Thanks for info, I can reproduce it even when changing time zone in Evolution to that yours. Based on my observation, Evolution expects date in UTC, so it converts date back for 5 hours, which is the day before. Assigning this to gnome-panel, they should convert passed date to UTC, before sending it to Evolution.
Great! Thanks!
I'm not entirely convinced this is gnome-panel's fault. Seems like Evolution ought to accept local times unless the time is explicitly expressed as UTC. I could be wrong. Leaving this assigned to myself until I can take a closer look.
Assigning back to myself. Sorry for the bug spam, Ray.
Bumping version to Fedora 8 per comment #4.
Still appears to be an issue in GNOME 2.22. Bumping version again, and changing component to Evolution. I don't think gnome-panel is doing anything wrong.
Matt, isn't the problem when system timezone is other than Evolution's timezone? In that case Evolution will compute time sent by gnome-panel wrong. If there can be set the timezone explicitly in gnome-panel and send to Evolution, then let do it in gnome-panel and everything will work as expected. There is not much to do in Evolution without this. Not a real fix, from my point of view, because Evolution expects time in UTC at the moment. (I do not know whether it is a convention or not, though.)
The problem I'm seeing is after double-clicking a date in calendar view, Evolution does not necessarily have Day View selected. Also, my system timezone is the same as Evolution's timezone, and the date still comes up as yesterday.
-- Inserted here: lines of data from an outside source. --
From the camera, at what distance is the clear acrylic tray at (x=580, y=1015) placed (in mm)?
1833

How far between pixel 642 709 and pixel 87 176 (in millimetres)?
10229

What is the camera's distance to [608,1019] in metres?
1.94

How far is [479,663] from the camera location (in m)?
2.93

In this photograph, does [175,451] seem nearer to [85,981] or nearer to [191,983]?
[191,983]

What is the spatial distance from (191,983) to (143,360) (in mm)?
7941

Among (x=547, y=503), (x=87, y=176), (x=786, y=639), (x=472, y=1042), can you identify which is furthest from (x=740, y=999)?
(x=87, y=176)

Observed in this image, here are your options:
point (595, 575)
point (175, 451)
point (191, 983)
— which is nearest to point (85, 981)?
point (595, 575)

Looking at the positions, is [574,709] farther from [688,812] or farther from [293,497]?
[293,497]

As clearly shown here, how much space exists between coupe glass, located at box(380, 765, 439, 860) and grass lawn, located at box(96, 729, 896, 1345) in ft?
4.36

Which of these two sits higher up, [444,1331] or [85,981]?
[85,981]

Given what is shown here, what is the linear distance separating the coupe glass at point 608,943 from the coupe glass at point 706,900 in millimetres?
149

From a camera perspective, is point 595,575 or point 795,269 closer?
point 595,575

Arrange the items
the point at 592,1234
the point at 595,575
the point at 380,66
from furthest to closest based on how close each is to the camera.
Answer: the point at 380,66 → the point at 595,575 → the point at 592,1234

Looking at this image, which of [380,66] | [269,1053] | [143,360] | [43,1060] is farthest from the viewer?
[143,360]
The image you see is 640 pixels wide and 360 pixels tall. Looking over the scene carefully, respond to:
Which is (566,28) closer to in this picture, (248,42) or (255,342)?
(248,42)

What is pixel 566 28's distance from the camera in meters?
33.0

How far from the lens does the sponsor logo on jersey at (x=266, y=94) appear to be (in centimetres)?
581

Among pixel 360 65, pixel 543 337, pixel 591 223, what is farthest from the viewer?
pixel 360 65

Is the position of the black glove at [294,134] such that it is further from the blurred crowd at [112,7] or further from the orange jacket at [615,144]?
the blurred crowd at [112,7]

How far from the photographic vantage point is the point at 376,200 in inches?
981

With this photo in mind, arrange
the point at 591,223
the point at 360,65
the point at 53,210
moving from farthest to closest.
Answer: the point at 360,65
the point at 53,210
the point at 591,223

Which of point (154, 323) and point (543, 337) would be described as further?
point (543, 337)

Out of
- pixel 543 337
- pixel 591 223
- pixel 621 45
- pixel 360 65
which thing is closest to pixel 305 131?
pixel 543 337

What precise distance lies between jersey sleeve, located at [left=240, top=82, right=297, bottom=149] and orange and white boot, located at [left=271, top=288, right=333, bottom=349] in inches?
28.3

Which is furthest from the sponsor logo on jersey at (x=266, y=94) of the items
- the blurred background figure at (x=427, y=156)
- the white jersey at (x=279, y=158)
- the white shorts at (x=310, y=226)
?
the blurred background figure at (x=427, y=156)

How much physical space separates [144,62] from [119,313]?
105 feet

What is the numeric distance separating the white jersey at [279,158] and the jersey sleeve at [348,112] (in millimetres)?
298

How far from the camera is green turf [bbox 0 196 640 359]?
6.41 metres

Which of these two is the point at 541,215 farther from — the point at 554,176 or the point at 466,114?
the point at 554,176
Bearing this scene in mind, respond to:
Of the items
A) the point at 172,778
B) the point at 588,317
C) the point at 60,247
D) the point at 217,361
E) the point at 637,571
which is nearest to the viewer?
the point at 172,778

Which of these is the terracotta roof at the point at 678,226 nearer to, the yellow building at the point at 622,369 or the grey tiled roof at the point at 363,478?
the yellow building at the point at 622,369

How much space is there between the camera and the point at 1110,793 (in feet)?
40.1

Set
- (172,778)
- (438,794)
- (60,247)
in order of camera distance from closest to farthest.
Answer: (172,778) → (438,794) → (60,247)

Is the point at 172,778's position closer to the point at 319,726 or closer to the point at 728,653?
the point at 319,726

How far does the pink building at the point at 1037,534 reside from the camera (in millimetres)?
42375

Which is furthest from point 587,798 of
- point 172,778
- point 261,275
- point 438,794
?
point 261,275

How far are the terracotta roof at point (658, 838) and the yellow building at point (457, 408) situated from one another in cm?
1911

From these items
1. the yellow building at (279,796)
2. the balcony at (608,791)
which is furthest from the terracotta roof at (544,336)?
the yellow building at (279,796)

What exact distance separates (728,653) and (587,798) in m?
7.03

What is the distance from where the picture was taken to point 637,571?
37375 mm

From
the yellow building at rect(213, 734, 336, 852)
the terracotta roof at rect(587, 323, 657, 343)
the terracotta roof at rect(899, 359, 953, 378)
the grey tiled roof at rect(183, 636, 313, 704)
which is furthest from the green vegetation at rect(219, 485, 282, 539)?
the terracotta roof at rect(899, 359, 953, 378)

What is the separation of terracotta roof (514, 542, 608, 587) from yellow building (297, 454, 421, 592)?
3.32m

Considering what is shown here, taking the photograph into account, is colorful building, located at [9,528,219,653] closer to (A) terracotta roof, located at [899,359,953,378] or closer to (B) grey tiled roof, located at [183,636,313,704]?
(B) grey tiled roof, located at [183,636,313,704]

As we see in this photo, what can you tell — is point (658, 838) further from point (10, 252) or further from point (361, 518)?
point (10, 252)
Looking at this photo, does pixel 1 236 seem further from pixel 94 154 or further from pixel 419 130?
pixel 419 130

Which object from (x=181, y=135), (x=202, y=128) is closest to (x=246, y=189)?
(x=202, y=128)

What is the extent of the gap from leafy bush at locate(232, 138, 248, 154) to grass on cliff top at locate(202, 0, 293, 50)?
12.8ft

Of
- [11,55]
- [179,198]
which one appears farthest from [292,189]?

The fact that Evolution expects calendar URIs in UTC is not documented anywhere that I can find. I think it makes more sense for Evolution to interpret the URI in the current timezone, unless the URI explicitly indicates UTC (with a 'Z' character, or whatever).
This bug appears to have been reported against 'rawhide' during the Fedora 10 development cycle. Changing version to '10'. More information and reason for this action is here: http://fedoraproject.org/wiki/BugZappers/HouseKeeping
This message is a reminder that Fedora 10 is nearing its end of life. Approximately 30 (thirty) days from now Fedora will stop maintaining and issuing updates for Fedora 10. It is Fedora's policy to close all bug reports from releases that are no longer maintained. At that time this bug will be closed as WONTFIX if it remains open with a Fedora 'version' of '10'. Package Maintainer: If you wish for this bug to remain open because you plan to fix it in a currently maintained version, simply change the 'version' to a later Fedora version prior to Fedora 10's end of life. Bug Reporter: Thank you for reporting this issue and we are sorry that we may not be able to fix it before Fedora 10 is end of life. If you would still like to see this bug fixed and are able to reproduce it against a later version of Fedora please change the 'version' of this bug to the applicable version. If you are unable to change the version, please add a comment here and someone will do it for you. Although we aim to fix as many bugs as possible during every release's lifetime, sometimes those efforts are overtaken by events. Often a more recent Fedora release includes newer upstream software that fixes bugs or makes them obsolete. The process we are following is described here: http://fedoraproject.org/wiki/BugZappers/HouseKeeping
Fedora 10 changed to end-of-life (EOL) status on 2009-12-17. Fedora 10 is no longer maintained, which means that it will not receive any further security or bug fix updates. As a result we are closing this bug. If you can reproduce this bug against a currently maintained version of Fedora please feel free to reopen this bug against that version. Thank you for reporting this bug and we are sorry it could not be fixed.